— PAGE EXCERPT —
────────────────────────────────────────

Hillary Clinton appears to be playing cynical racial politics again, as she did in 2008. It’s just got a different look and feel.
Today, Clinton is wrapping herself in the flag of Obama to appeal to Black voters, arguing that she’s the candidate who will address the needs of Black people. She’s got her surrogates attacking her opponent’s civil rights bonafides, and she’s built a large stable of Black establishment players to support her. Clinton is proclaiming that Black Lives Matter and offering bold promises to fight systemic racism and inequality.
But it’s hard to believe she’s serious about fighting for racial justice unless you pretend her 2008 campaign against Obama never happened. If you remember that period, there’s good reason to believe today’s promises are nothing more than lip-service to a community she sees as key to winning the nomination.
Clinton is now attacking Bernie Sanders for having criticized Obama, trying to take advantage of Black folks’ desire to defend the president. But it was Clinton herself who waged an incredibly nasty campaign of attacks and smears against Obama, going far beyond mere policy disagreements. A quick trip down memory lane reveals that Clinton has a history of employing race in a divisive, cynical manner.
Based on what happened the last time Hillary Clinton ran for President, we should expect that at some point Black people will get thrown under the bus again, especially if it helps Clinton gain or maintain power.
Painting Obama As Not ‘Fundamentally American’
Throughout the 2008 election season, racist and bigoted smears about Barack Obama circulated online, and bubbled up into mainstream conversation about the campaign in the traditional news media. Two of the most prominent lies about Obama, which persist to this day, were that he is secretly a Muslim (playing on fear-mongering and bigotry about Islam), and that he was not really born in America. Both of these ideas paint Obama as “other” and outside the mainstream, drawing their potency from fears about Black people gaining power. People generally associate these memes with the right wing. But the truth is that for the entire Democratic primary, not only did Hillary Clinton’s campaign do nothing to push back against the racist fear-mongering about Obama, it actually fed this atmosphere and helped it grow. It was a part of their strategy from early in the campaign.
Back in March of 2007, Hillary Clinton’s chief strategist Mark Penn wrote a campaign memo that proposed painting Barack Obama as un-American or “other”:
“His roots to basic American values and culture are at best limited. I cannot imagine America electing a president during a time of war who is not at his center fundamentally American in his thinking and in his values ... Every speech should contain the line you were born in the middle of America to the middle class in the middle of the last century ... Let's explicitly own 'American' in our programs, the speeches and the values. He doesn't.“
In December of 2007, Billy Shaheen, the co-chair of Clinton’s New Hampshire campaign, raised the issue of Obama’s drug use as a young man, and the possibility that Obama could be attacked as a drug dealer. He said he was talking about how Republicans would attack Obama, but his statements had the effect of injecting racist stereotypes into the campaign: “It’ll be, ‘When was the last time? Did you ever give drugs to anyone? Did you sell them to anyone?’ There are so many openings for Republican dirty tricks.” It is a tried and true tactic: floating an idea to which you claim to not personally ascribe, with the effect of getting the idea to circulate.

────────────────────────────────────────

— ITEMS —
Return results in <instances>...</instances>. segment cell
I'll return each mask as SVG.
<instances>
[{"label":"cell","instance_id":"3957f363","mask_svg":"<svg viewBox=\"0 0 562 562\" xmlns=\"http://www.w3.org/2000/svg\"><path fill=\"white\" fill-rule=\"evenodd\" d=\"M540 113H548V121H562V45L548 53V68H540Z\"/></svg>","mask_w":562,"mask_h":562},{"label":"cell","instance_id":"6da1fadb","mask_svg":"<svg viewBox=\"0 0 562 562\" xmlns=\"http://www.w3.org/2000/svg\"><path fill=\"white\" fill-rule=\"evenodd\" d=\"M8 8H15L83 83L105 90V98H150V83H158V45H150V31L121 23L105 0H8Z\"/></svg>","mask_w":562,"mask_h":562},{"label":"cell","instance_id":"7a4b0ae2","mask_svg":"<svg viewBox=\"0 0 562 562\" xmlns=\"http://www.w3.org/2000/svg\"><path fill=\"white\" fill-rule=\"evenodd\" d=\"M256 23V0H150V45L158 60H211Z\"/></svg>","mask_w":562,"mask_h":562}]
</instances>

────────────────────────────────────────

— PROBLEMS AND TASKS —
a) Copy out the stretch of the article on Hillary Clinton's racial politics from "Today, Clinton is" through "winning the nomination.".
b) Pick up the article on Hillary Clinton's racial politics after its last sentence and carry it forward.
None of the data is needed for this work.

— ANSWER LIST —
a)
Today, Clinton is wrapping herself in the flag of Obama to appeal to Black voters, arguing that she’s the candidate who will address the needs of Black people. She’s got her surrogates attacking her opponent’s civil rights bonafides, and she’s built a large stable of Black establishment players to support her. Clinton is proclaiming that Black Lives Matter and offering bold promises to fight systemic racism and inequality.
But it’s hard to believe she’s serious about fighting for racial justice unless you pretend her 2008 campaign against Obama never happened. If you remember that period, there’s good reason to believe today’s promises are nothing more than lip-service to a community she sees as key to winning the nomination.

b)
The next day, Clinton privately apologized to Obama for Shaheen’s comments and claimed she had nothing to do with them. Obama didn’t accept the apology because he believed Clinton’s campaign was circulating emails claiming he was a Muslim. According to Reggie Love, Obama’s personal assistant at the time: “The candidate [Obama] very respectfully told her the apology was kind, but largely meaningless, given the emails it was rumored her camp had been sending out labeling him as a Muslim.”
In February 2008, the Drudge Report posted a picture of Obama in traditional Kenyan/Somali clothes (including a turban, which helped reinforce the “secret Muslim” smear). Drudge said the picture was circulated by the Clinton campaign. David Plouffe, Obama’s campaign manager called it“the most shameful, offensive fear-mongering we've seen from either party in this election.” Initially, the Clinton campaign did not deny having sent the photo, instead playing dumb about the possible impact of the photo and attacking Obama over it: “If Barack Obama's campaign wants to suggest that a photo of him wearing traditional Somali clothing is divisive, they should be ashamed. Hillary Clinton has worn the traditional clothing of countries she has visited and had those photos published widely.”
Stephanie Tubbs Jones, a member of Congress and Clinton surrogate, when asked about the circulation of the photo, implied that Barack Obama is native to Kenya: “I have no shame, or no problem, with people looking at Barack Obama in his native clothing, the clothing of his country … if we’re supporting a woman or an African American for president, we ought to be able to support their ability to wear the clothing of their nation.”
Then there’s Hillary Clinton, herself, more subtly doing the same. In March 2008, in an interview on 60 Minutes, instead of defending Obama against the “secret Muslim” smear, Clinton carefully and strategically left room open for doubt, saying “I take him on the basis of what he says,” and then when pressed, saying he’s not Muslim “as far as I know.” Clinton could have clearly and unequivocally denounced the smears against Obama, but she didn’t.
In contrast, when presented with a similar question, the Republican front-runner John McCain unequivocally dismissed such claims, rebuking and taking the microphone away from a participant in a town hall who asserted she couldn’t trust Obama because he is an Arab.
“He Would Not Have Been My Pastor”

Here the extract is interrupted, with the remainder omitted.